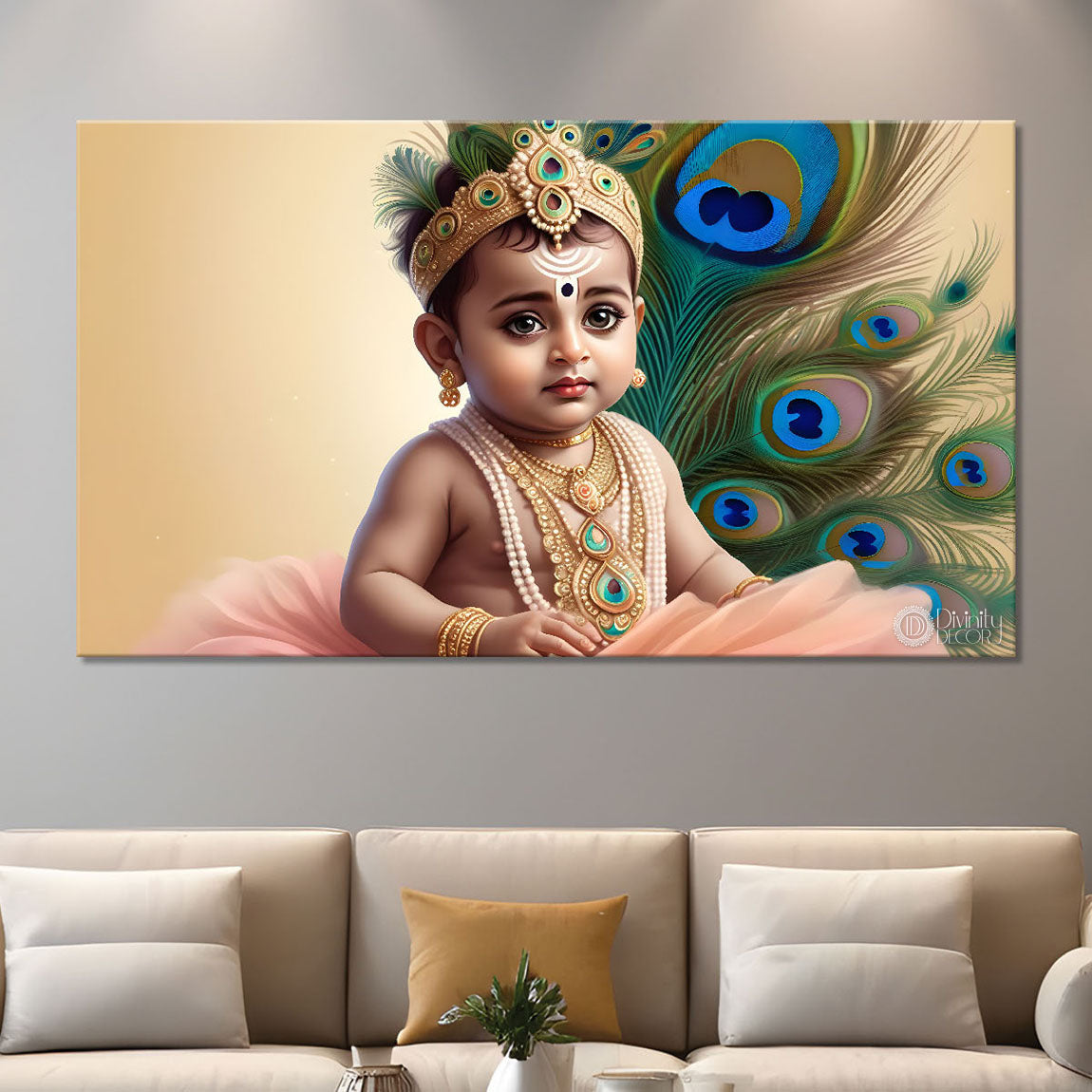 Baby with peacock feathers painting Canvas Painting - Design - Krishna-77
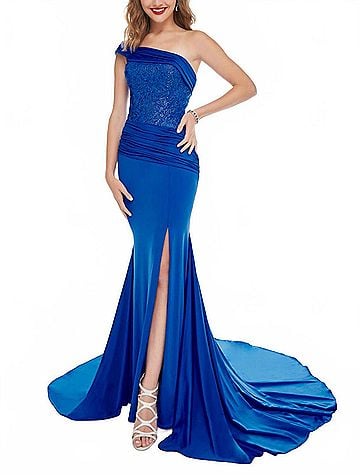 Panoply Women's Side Front Slit Dress in Royal (view 2)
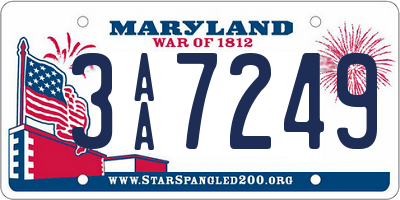 MD license plate 3AA7249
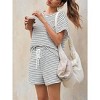 Imily Bela Women's striped pajama set, casual 2-piece set, short-sleeve loose T-shirt with drawstring shorts set - 4 of 4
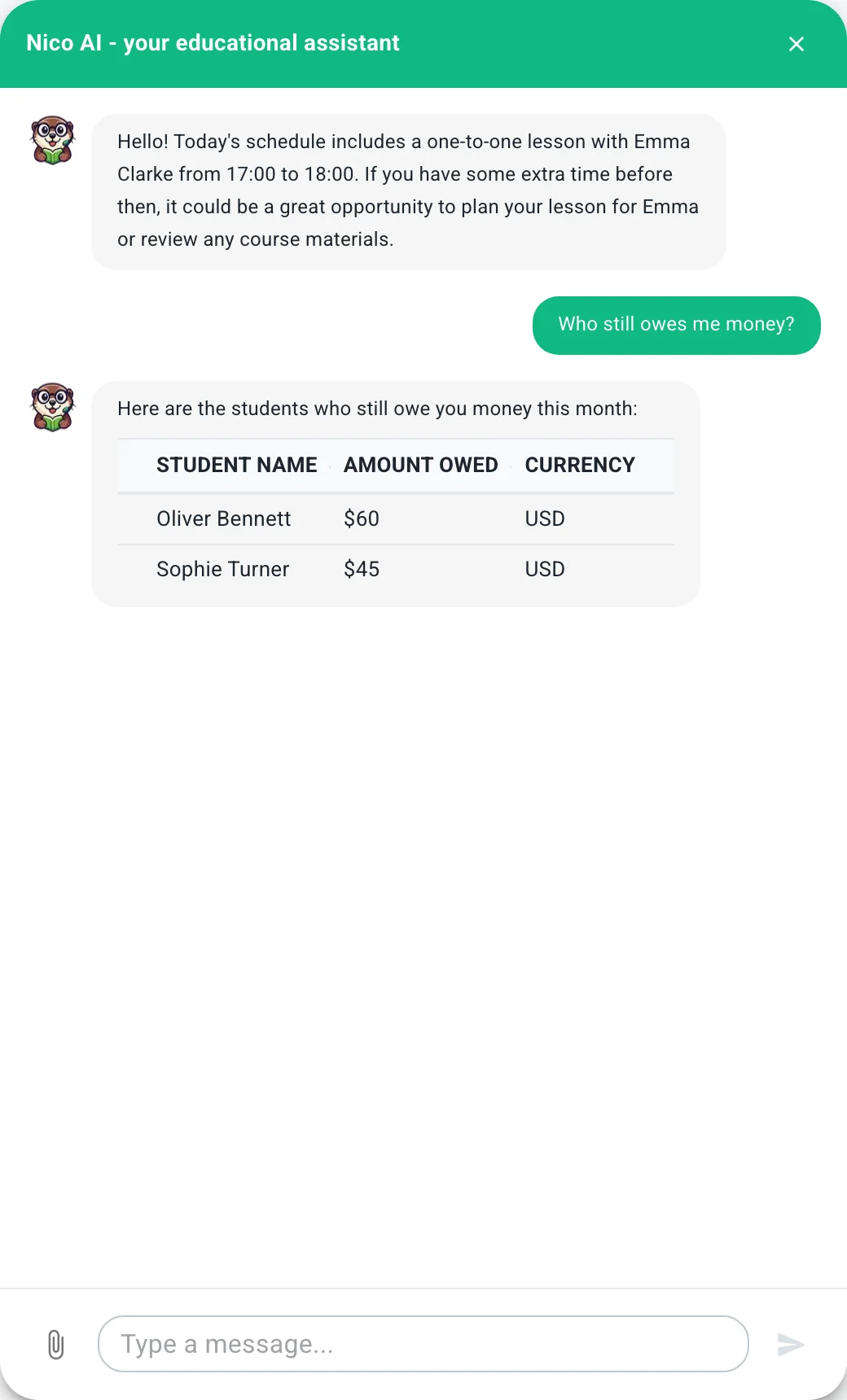The answer to “Who still owes me money?” Nico lists who still owes you money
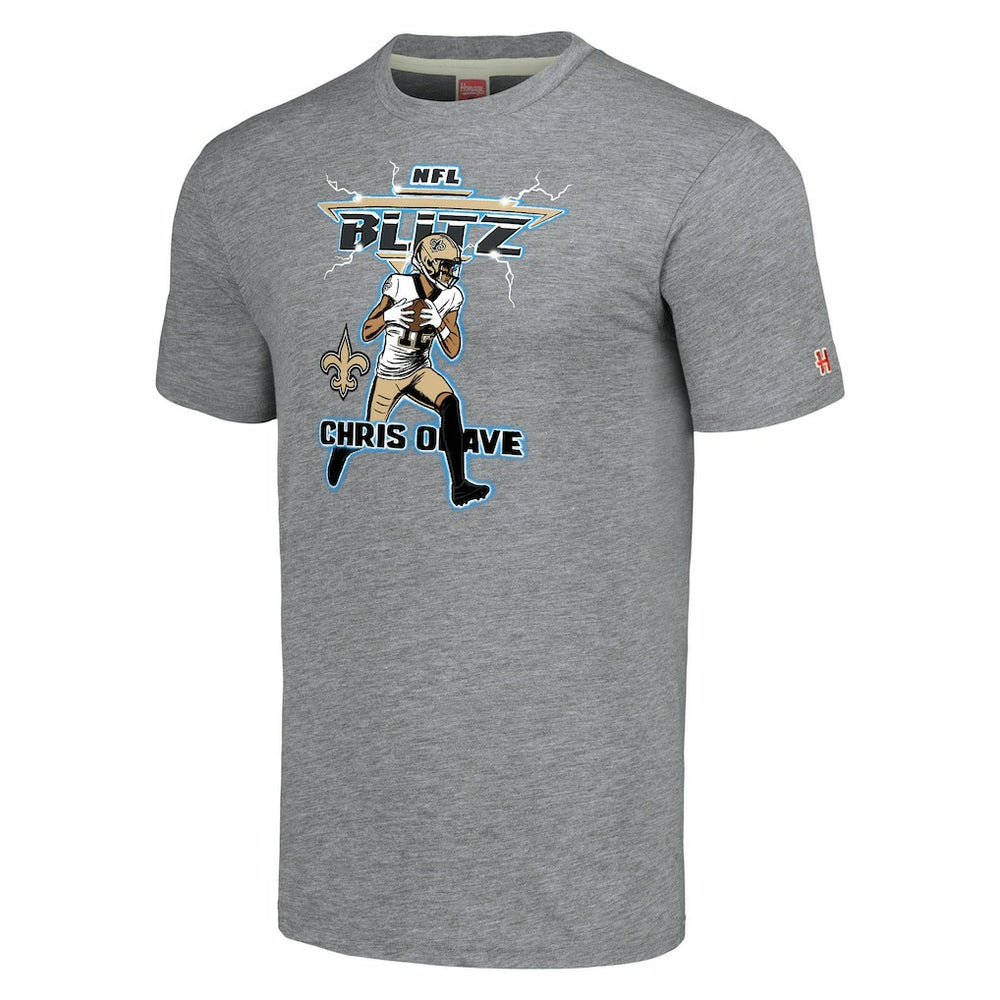 Chris Olave New Orleans Saints Homage Unisex NFL Blitz Player Tri-Blend T-Shirt - Gray sale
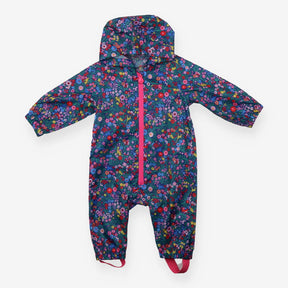 Puddlesuit Navy Floral Animals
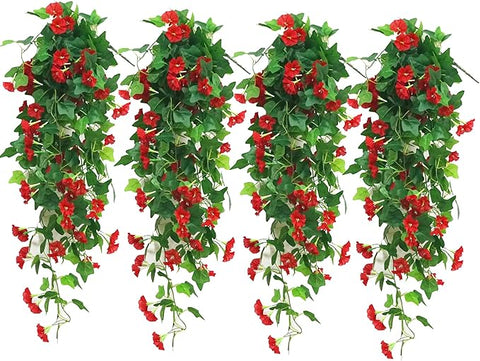4 PCS Faux Hanging Plants Outdoor Artificial Hanging Red Flowers for Outdoors Faux Outdoor Plants for Planters Look Real for Outside Home Indoor Porch Patio Yard Decor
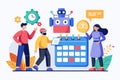 Team collaboration with a robot for project planning and scheduling using a calendar in a bright, colorful workspace Royalty Free Stock Photo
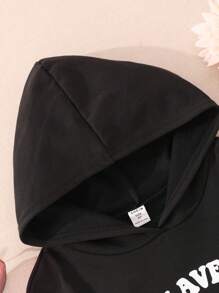 SHEIN Tween Girl 1pc Butterfly & Slogan Graphic Hooded Sweatshirt - Black - View 5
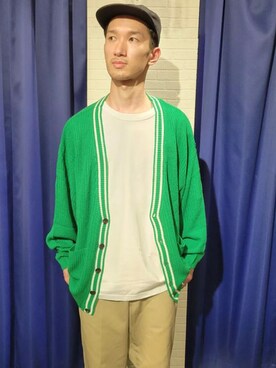「L’autre côtéのアイテム（カーディガン/ボレロ、グリーン系）」を使った、lautrecote下北沢店さん（メンズ・158cm）の秋コーディネート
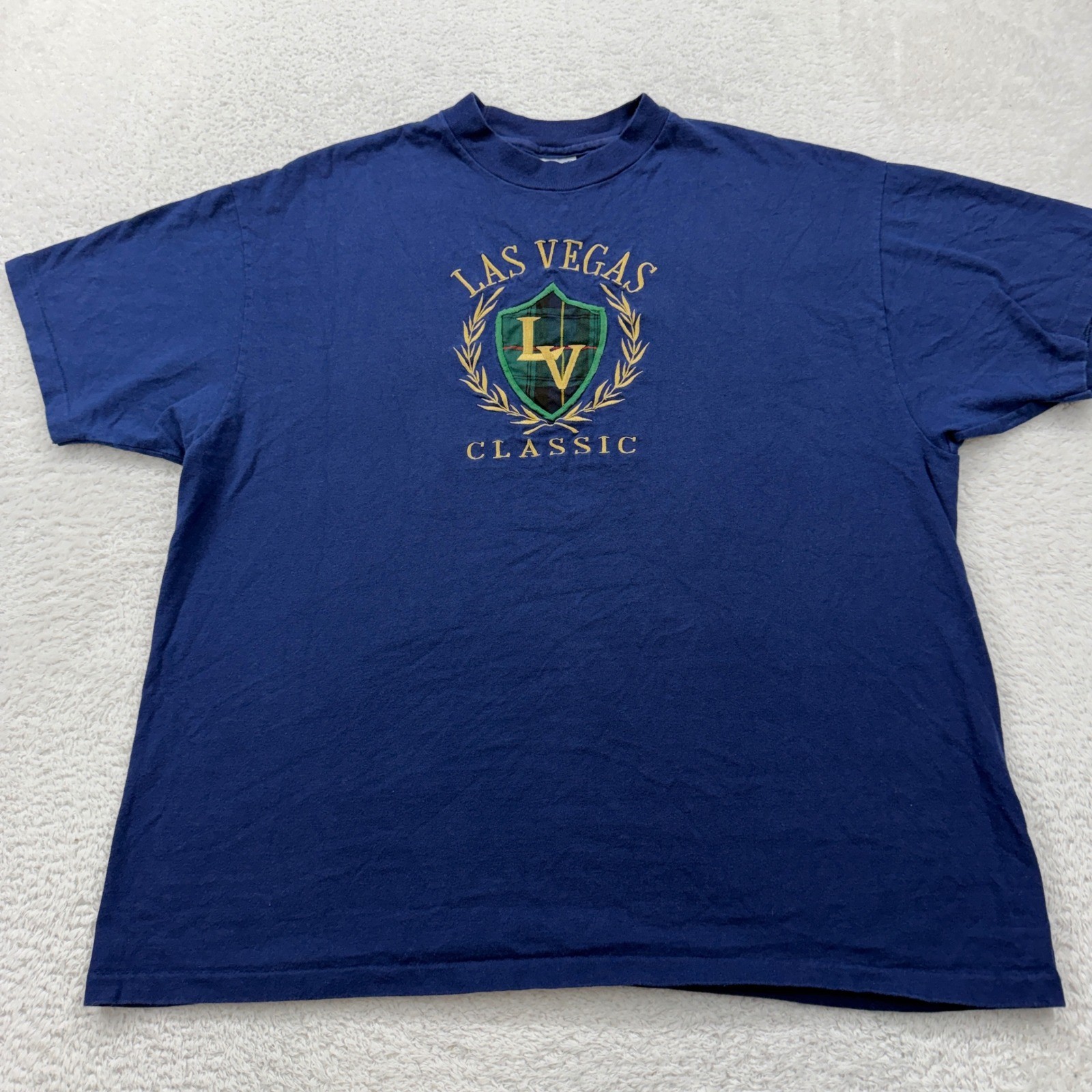 Vintage Las Vegas Classic T Shirt Mens XL Hanes Beefy Blue Graphic Tee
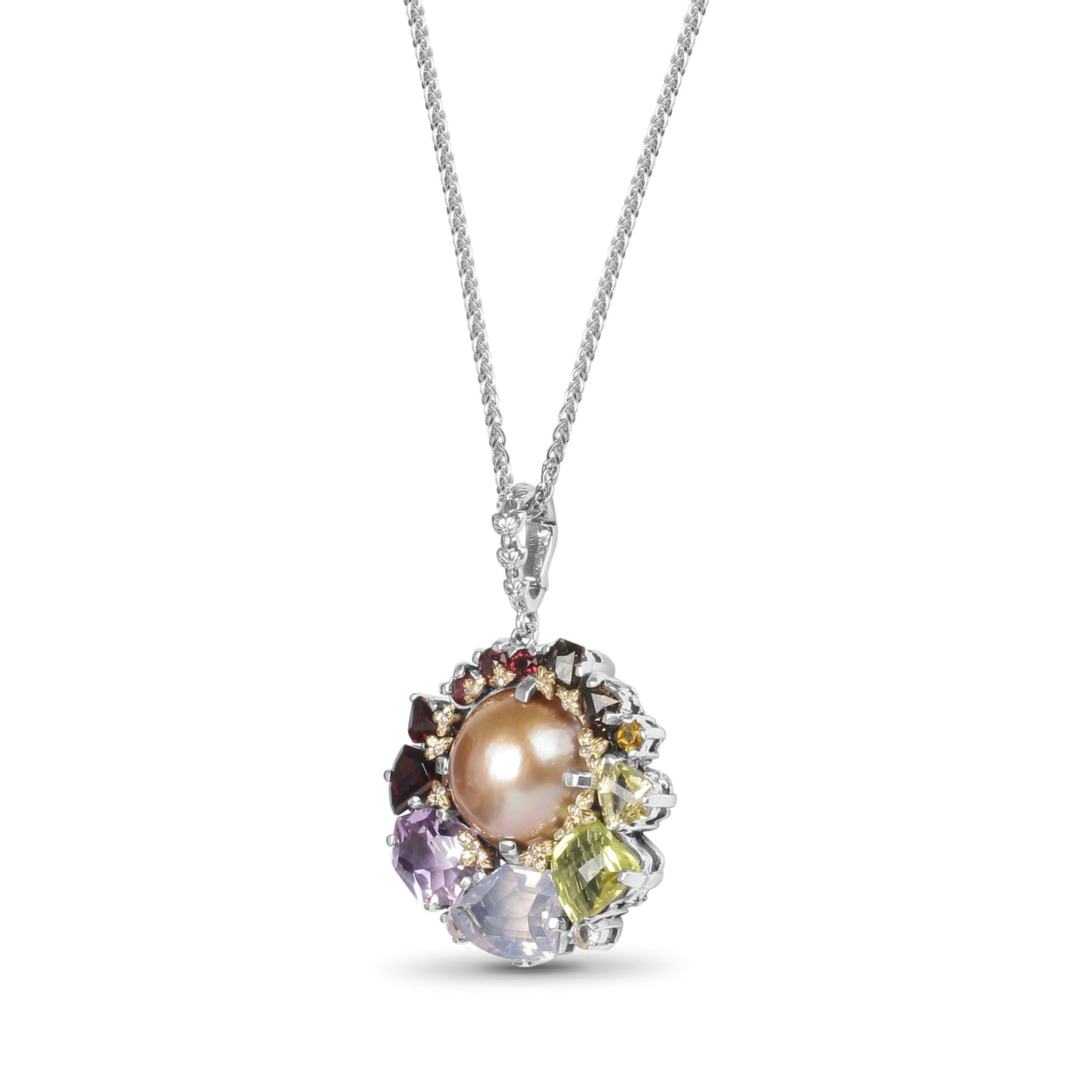 Rockrageous Multi-Hued Citrine Rhodolite Garnet Tourmaline Amethyst Sapphire Lavender Moon and Smoky Quartz and Mabe Pearl Pendant in Sterling Silver with 18K Gold and Diamond Flowers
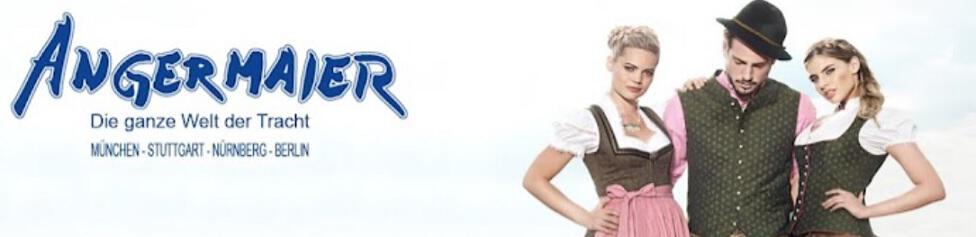 Firmenlogo auf weißem Grund und Mann mit zwei Frauen in Trachtenmode als Banner für die Angermaier Gutscheinseite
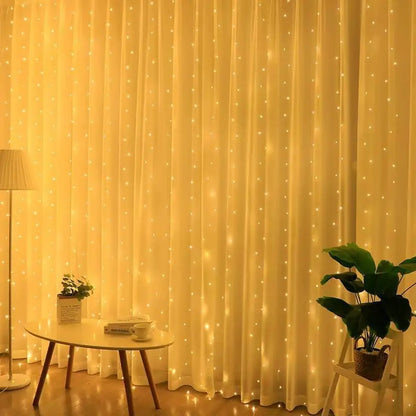 USB Curtain String Lights 8 Lighting Modes LED Light for Outdoor Garden Wedding Christmas New Year Home Decoration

# EXERCISE REQUIREMENTS:
Beginning with the line above that contains "Puddlesuit Navy Floral Animals" and finishing with the line that contains "Vintage Las Vegas", print those lines exactly and only. Skip all pictures.

# WORKED SOLUTION:
 Puddlesuit Navy Floral Animals
4 PCS Faux Hanging Plants Outdoor Artificial Hanging Red Flowers for Outdoors Faux Outdoor Plants for Planters Look Real for Outside Home Indoor Porch Patio Yard Decor
 Team collaboration with a robot for project planning and scheduling using a calendar in a bright, colorful workspace Royalty Free Stock Photo
 SHEIN Tween Girl 1pc Butterfly & Slogan Graphic Hooded Sweatshirt - Black - View 5
「L’autre côtéのアイテム（カーディガン/ボレロ、グリーン系）」を使った、lautrecote下北沢店さん（メンズ・158cm）の秋コーディネート
 Vintage Las Vegas Classic T Shirt Mens XL Hanes Beefy Blue Graphic Tee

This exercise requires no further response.